**TESTO IN ESAME**
• • • •
Secondo varie scuole di pensiero (?!?!? dal che si evince che la giustizia è ormai una questione opinabile) la prescrizione di reato relativa al processo Mills-Berlusconi scadrebbe:
- domani, 1 febbraio, secondo la difesa
- tra il 15 e il 17 febbraio, secondo il Tribunale
- tra il 18 e il 19 febbraio, secondo "altri" non precisati
- a maggio, data non precisata, se si guarda al capo d'imputazione
e dunque c'era tutto il tempo per ascoltare i testi che la difesa proponeva.
Niente. Probabilmente pressata dalla solita stampella serva, servile e asservita che non vede l'ora di impalare non solo metaforicamente il Tirannosauro, la procura nel timore che il processo andasse a prescrizione ha commesso l'unico errore utile all'imputato: non ammettere i testimoni della difesa.
Da qui l'istanza di ricusazione accolta dalla Prima Corte d'Appello che emetterà il suo parere fra 15 giorni.
Ora, siccome il mentore Amintore soleva spesso ripetere che "a pensar male si fa peccato ma spesso si indovina" ci vien da pensare (o sospettare) che questi Pm's non fossero proprio pressati dalla fretta (come sopra dimostrato) e che, tutto sommato, considerata la dipartita politica dell'imputatto gli si dovesse concedere una qualche scappatoia essendo anche indelicato infierire oltre.
E allora vien da chiedersi: hanno avuto troppa fretta oppure... che cosa?!?
• • • •
**DATI FORNITI**
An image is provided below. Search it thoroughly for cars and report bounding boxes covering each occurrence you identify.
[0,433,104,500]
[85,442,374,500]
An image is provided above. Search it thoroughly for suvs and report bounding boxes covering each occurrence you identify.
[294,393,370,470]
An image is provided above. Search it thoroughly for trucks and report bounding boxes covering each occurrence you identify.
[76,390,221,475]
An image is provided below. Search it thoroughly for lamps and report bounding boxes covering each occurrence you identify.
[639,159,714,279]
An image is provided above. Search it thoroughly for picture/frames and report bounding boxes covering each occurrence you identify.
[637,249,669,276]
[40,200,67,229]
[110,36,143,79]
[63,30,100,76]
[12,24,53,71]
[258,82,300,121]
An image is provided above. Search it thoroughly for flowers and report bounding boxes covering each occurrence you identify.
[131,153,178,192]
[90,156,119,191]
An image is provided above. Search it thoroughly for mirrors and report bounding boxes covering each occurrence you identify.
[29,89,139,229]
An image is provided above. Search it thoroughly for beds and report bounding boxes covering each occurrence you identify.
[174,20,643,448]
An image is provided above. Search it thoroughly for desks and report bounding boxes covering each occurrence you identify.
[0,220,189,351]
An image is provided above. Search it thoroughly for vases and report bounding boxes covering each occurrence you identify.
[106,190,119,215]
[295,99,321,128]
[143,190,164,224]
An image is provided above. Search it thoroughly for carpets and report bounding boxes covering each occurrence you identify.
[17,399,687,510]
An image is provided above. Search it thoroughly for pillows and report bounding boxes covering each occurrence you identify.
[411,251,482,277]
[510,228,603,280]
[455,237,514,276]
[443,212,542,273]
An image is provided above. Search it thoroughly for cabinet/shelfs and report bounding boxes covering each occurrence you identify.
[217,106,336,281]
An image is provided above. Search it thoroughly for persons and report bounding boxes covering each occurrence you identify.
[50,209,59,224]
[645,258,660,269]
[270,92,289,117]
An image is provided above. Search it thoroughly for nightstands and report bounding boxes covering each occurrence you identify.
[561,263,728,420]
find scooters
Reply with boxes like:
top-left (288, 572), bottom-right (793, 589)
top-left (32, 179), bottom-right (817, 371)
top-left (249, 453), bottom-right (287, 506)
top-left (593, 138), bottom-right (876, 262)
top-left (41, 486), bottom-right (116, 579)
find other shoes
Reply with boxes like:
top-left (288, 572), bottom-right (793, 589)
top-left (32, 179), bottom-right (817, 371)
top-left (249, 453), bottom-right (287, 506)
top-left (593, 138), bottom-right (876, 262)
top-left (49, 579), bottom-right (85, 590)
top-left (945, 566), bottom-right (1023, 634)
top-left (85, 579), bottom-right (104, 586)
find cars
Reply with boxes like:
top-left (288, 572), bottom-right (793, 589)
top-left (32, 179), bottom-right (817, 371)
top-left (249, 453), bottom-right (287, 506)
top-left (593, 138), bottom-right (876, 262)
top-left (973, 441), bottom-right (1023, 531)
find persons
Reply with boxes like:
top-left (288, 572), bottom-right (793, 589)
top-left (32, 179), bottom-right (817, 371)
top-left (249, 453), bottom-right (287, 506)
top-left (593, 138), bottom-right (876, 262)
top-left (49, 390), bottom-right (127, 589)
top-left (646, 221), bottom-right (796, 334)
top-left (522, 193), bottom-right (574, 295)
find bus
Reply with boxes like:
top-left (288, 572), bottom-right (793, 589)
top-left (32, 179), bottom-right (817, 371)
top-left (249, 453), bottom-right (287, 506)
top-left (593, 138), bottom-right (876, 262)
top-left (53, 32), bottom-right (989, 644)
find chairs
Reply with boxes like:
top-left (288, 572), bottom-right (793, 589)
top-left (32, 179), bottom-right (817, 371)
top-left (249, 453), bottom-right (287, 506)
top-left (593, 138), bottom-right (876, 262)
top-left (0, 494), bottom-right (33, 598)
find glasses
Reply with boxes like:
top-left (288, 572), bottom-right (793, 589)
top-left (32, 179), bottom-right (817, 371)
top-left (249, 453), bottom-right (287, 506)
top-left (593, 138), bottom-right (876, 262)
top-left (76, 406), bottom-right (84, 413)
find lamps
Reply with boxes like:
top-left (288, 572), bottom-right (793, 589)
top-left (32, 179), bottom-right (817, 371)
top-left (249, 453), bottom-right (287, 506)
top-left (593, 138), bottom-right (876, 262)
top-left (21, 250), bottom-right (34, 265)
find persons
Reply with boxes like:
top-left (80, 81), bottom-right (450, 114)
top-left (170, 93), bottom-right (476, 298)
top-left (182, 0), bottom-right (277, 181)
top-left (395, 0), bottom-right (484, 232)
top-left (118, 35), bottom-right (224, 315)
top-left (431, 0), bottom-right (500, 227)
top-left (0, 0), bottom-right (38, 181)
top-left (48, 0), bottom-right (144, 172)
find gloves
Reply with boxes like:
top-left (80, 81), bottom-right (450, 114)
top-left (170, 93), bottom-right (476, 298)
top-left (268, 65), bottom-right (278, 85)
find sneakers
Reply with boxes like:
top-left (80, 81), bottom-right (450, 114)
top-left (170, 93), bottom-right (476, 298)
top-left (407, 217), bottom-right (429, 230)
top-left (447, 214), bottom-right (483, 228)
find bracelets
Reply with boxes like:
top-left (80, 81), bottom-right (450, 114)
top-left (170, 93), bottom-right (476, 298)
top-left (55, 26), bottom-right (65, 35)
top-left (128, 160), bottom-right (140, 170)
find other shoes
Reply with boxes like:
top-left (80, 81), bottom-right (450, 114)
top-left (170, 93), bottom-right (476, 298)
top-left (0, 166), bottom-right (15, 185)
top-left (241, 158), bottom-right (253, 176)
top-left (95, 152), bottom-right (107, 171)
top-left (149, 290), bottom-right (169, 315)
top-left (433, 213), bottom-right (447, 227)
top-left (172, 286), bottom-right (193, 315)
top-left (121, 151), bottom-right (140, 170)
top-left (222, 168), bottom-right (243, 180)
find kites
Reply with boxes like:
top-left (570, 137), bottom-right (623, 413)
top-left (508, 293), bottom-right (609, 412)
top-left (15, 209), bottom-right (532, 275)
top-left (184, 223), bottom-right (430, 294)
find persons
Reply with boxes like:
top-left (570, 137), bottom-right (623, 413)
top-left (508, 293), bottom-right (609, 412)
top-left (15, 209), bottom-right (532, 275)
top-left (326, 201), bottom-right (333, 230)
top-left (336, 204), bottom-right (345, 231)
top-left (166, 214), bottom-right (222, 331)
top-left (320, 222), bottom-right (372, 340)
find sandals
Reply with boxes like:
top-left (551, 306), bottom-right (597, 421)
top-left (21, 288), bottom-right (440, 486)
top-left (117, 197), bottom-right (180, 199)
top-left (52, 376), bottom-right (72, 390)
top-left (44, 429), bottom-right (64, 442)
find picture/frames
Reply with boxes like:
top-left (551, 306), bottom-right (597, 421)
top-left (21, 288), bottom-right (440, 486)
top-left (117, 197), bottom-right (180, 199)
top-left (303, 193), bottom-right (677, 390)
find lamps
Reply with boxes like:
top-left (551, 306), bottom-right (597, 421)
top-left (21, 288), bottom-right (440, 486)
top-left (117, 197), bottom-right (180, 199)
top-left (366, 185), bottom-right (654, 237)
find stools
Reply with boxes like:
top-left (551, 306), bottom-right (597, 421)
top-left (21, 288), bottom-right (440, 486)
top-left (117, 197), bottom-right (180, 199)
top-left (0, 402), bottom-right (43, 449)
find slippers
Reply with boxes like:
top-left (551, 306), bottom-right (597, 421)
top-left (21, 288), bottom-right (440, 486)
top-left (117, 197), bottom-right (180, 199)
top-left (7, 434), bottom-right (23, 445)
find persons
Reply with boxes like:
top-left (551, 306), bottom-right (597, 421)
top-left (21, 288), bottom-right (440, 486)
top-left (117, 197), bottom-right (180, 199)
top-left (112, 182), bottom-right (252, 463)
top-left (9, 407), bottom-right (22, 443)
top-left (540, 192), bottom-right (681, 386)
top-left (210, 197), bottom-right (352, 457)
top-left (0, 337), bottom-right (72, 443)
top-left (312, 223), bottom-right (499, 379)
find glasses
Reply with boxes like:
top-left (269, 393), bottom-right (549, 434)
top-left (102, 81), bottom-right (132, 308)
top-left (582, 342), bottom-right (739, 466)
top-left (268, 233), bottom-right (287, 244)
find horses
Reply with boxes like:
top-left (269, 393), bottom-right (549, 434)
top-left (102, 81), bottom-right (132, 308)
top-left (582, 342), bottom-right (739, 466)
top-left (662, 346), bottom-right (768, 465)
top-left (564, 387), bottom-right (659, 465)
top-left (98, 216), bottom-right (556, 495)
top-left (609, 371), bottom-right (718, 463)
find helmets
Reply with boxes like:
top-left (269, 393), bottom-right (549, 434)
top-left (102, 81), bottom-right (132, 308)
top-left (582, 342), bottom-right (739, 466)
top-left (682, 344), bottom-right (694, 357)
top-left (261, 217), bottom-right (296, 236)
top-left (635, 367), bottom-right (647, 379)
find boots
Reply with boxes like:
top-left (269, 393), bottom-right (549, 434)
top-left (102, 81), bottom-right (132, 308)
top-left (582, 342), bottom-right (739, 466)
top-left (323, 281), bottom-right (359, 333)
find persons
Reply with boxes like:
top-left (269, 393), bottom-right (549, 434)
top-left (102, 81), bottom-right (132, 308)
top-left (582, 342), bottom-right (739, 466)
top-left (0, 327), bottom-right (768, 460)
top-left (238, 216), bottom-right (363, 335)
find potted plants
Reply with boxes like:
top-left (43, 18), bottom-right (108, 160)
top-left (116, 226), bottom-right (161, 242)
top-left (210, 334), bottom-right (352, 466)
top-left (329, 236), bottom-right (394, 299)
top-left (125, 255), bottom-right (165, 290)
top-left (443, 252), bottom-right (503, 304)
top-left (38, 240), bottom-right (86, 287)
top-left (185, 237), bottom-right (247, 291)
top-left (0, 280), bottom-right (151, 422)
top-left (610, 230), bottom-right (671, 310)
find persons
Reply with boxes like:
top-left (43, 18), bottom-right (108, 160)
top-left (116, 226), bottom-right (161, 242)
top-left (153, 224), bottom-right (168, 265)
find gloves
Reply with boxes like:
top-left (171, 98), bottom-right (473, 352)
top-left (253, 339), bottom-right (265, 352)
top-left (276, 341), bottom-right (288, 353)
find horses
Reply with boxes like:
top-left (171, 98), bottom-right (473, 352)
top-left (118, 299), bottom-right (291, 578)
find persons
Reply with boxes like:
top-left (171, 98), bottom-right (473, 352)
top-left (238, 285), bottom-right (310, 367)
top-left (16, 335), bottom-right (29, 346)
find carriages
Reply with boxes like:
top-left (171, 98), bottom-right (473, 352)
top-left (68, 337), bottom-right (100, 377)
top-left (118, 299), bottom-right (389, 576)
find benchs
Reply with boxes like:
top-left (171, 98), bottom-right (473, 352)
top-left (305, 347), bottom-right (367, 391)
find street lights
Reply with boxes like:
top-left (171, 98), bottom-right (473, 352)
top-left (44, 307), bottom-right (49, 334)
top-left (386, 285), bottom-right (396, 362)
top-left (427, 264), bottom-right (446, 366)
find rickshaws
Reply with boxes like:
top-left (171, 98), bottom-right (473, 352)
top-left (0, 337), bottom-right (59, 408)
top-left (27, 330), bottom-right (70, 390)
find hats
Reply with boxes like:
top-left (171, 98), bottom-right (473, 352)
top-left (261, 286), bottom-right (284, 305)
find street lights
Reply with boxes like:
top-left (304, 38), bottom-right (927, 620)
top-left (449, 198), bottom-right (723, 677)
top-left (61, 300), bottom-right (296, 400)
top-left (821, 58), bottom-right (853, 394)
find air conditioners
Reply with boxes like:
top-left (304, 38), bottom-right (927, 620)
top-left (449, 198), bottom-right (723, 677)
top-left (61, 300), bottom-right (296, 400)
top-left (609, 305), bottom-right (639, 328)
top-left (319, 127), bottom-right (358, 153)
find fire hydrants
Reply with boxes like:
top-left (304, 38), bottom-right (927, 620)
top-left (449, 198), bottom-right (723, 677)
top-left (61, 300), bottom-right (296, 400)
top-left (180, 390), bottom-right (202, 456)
• • • •
Elenca tutte le possibili scadenze della prescrizione riportate nel testo sul processo Mills-Berlusconi, indicando per ciascuna la fonte o il criterio a cui il testo la attribuisce. I record costituiscono materiale a sé, distinto dal testo.

- Domani, 1 febbraio: secondo la difesa
- Tra il 15 e il 17 febbraio: secondo il Tribunale
- Tra il 18 e il 19 febbraio: secondo "altri" non precisati
- A maggio, data non precisata: se si guarda al capo d'imputazione